→ HOW TO COMPLETE THIS TASK: No pictures belong in the copy. Retype exactly, and only, the stretch of lines below from the one with "atlanta green foo" through the one with "senior funny bald".

→ RECORDS:
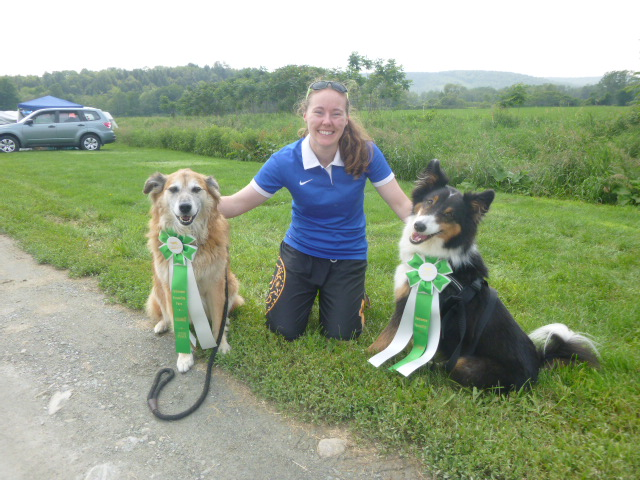 Katie, and Jonah and Chico with their ribbons.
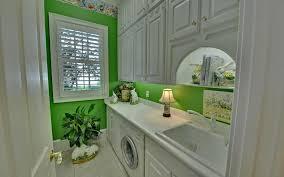 atlanta green foo dogs laundry room rustic with wallpaper border
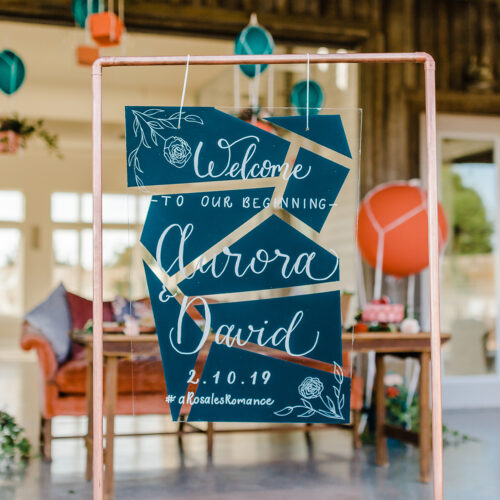 Teal Acrylic Welcome Sign with Geometric Background Pattern on Copper Stand at Sunset Ranch Event Center by CalliRosa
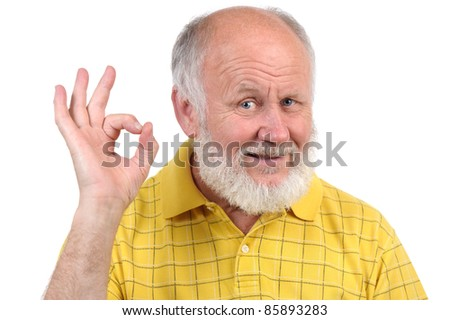 senior funny bald man in yellow t-shirt is shows gestures and grimaces - stock photo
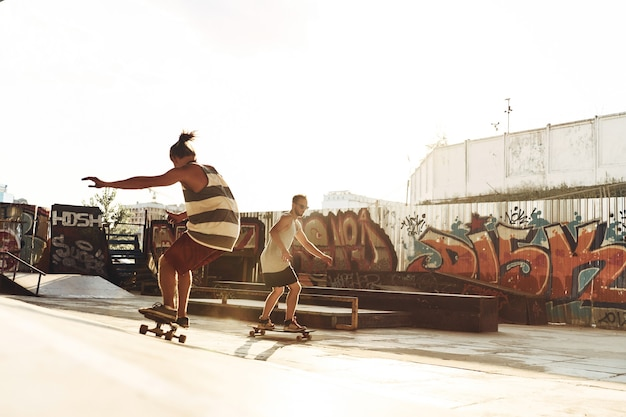 Passar bons momentos com os amigos. comprimento total de dois jovens andando de skate enquanto se divertem na pista de skate ao ar livre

→ SOLUTION FOR THIS TASK:
 atlanta green foo dogs laundry room rustic with wallpaper border
 Teal Acrylic Welcome Sign with Geometric Background Pattern on Copper Stand at Sunset Ranch Event Center by CalliRosa
 senior funny bald man in yellow t-shirt is shows gestures and grimaces - stock photo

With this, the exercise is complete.